The reported frequency of intestinal Candida colonization in NICU patients, based on stool cultures, ranges widely from 10% to 60% (32, 33), with C. albicans and C. parapsilosis as most prevalent commensals (33-36). In the present study, about 60% of deceased extremely preterm neonates displayed evidence of intestinal colonization by Candida organisms, as determined by anti-Candida immunohistochemical analysis of archival intestinal tissues of a consecutive series of neonates who had lived for at least one week. This result likely underestimates the actual frequency of Candida intestinal colonization in extremely premature NICU patients as the available archival material only represented a limited portion of the gastrointestinal tract (estimated less than 5% of the total length), and the sensitivity of the anti-Candida immunohistochemical assay may have been affected by autolysis-associated loss of antigenicity.

In addition to allowing culture-independent identification of fungal organisms as Candida species, the anti-Candida immunohistochemical assays utilized in this study have several advantages over traditional histochemical approaches. Immunostaining, whether peroxidase- or fluorescence-based, facilitated detection of the yeast forms, especially in debris- and pigment-rich backgrounds such as – partially autolyzed – intestines, liver and lungs. Improved visualization by immunostaining further allowed tentative speculation about the type of Candida species involved based on their relative size. Among the more common Candida species, C. albicans yeasts are largest (4-6 x 6-10 μm), followed by C. parapsilosis (2.5-4 x 2.5-9 μm) and C. glabrata (1-4 μm) (37). In some intestinal samples, the presence of relatively large-sized yeast forms in combination with true hyphae was strongly suggestive of C. albicans colonization. In the remaining cases, the exact Candida species remained undetermined, although the smaller size in the absence of true hyphae may be suggestive of non-albicans Candida species.

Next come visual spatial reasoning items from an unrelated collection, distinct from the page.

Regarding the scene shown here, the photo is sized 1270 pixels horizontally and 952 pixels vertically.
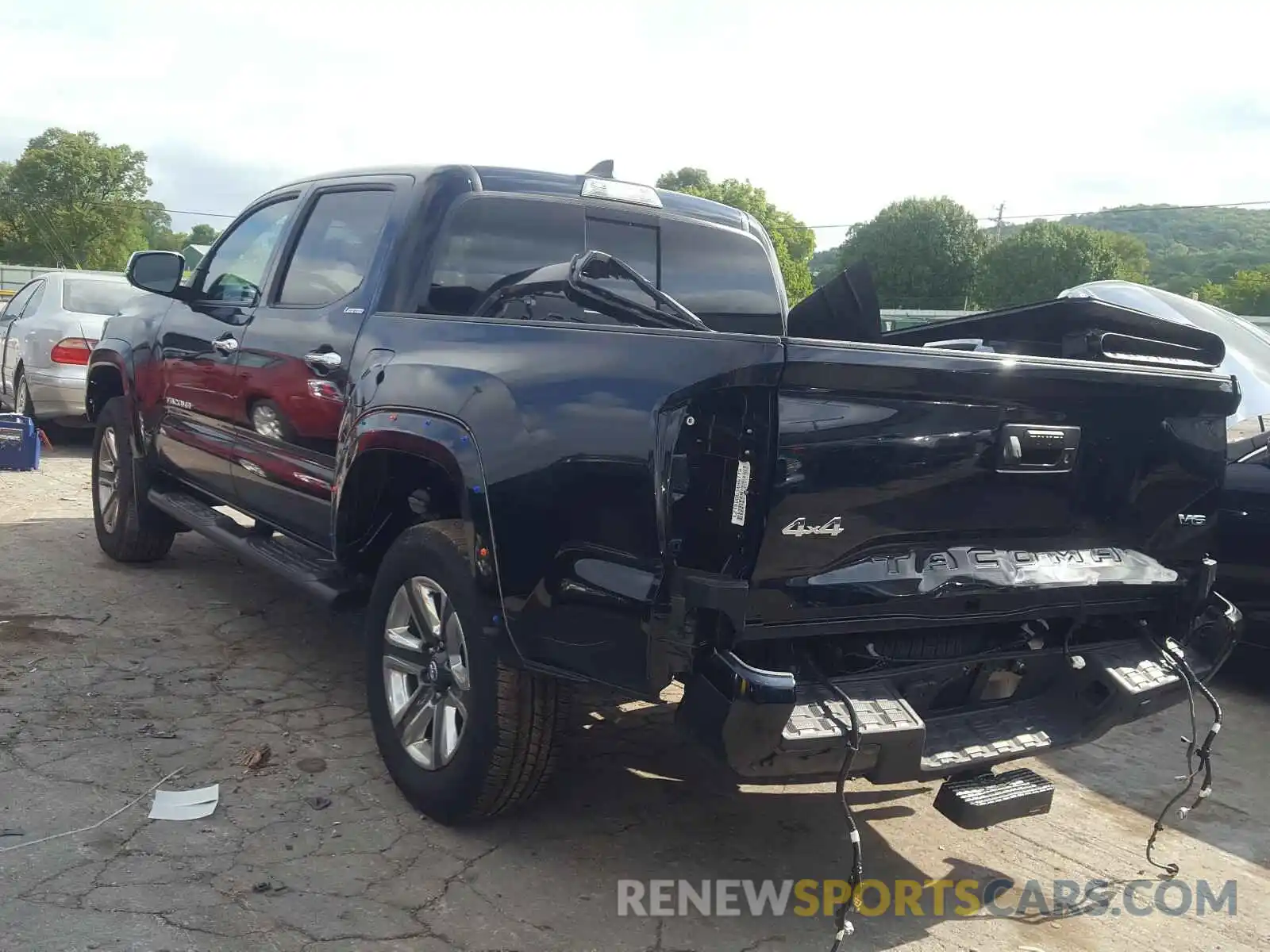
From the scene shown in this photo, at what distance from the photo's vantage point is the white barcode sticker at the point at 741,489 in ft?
8.18

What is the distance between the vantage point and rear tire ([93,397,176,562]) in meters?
5.91

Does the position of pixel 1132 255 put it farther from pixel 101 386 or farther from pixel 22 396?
pixel 101 386

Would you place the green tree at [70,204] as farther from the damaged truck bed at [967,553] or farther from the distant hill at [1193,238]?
the damaged truck bed at [967,553]

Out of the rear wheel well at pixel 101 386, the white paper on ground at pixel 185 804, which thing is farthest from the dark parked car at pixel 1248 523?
the rear wheel well at pixel 101 386

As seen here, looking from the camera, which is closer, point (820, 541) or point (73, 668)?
point (820, 541)

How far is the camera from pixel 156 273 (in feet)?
17.3

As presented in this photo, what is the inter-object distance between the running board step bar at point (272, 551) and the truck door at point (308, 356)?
96 millimetres

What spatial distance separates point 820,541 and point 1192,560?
1497mm

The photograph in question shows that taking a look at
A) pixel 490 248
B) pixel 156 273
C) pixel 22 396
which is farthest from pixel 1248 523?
pixel 22 396

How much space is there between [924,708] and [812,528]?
0.67 meters

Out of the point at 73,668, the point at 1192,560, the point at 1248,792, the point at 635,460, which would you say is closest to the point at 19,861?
the point at 73,668

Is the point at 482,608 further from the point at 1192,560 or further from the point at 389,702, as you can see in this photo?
the point at 1192,560

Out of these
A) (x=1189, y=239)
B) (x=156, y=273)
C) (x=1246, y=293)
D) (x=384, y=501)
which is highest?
(x=1189, y=239)

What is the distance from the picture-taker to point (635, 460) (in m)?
2.62
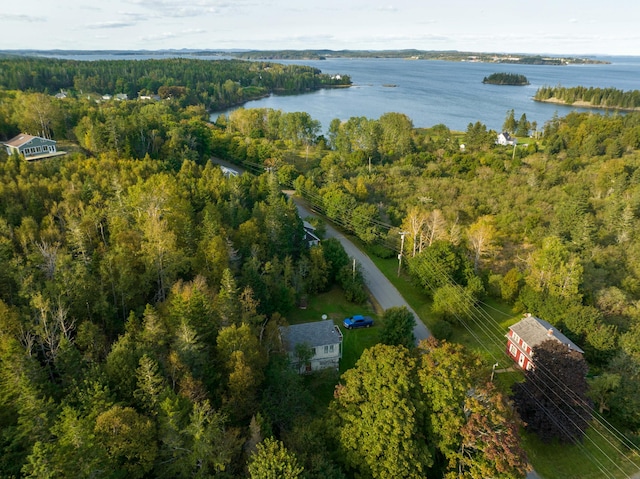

In summary, we reported our autopsy experience with neonatal invasive non-albicans candidiasis and neonatal intestinal Candida colonization. In view of its insidious histopathologic presentation, the postmortem diagnosis of invasive neonatal non-albicans candidiasis rests entirely on positivity of blood and/or lung cultures. However, blood cultures are notoriously insensitive in diagnosing disseminated candidiasis, with false-negative rates of up to 50%, especially in small children and following prophylactic or empiric antifungal therapy (38, 39). We speculate that many cases of invasive non-albicans candidiasis in (deceased) extremely preterm neonates may go undiagnosed. More generous application of (immuno)histochemical fungal stains in perinatal autopsies may provide important insights into the prevalence, pathophysiology, and clinical relevance of the various forms of candidiasis in the neonatal population, both as commensals and (blood-) invasive organisms.

ACKNOWLEDGMENTS

Research reported in this publication was supported by an Institutional Development Award (IDeA) from the National Institute of General Medical Sciences of the National Institutes of Health (NIH) under grant number P30GM114750 and the Kilguss Research Core at Women & Infants Hospital of Rhode Island. It was also supported by the William and Mary Oh-William and Elsa Zopfi Professorship in Pediatrics for Perinatal Research (S.K.S. and J.M.B.). J.M.B. also receives support from the Eunice Kennedy Shriver National Institute of Child Health and Human Development at the NIH (R21HD089278).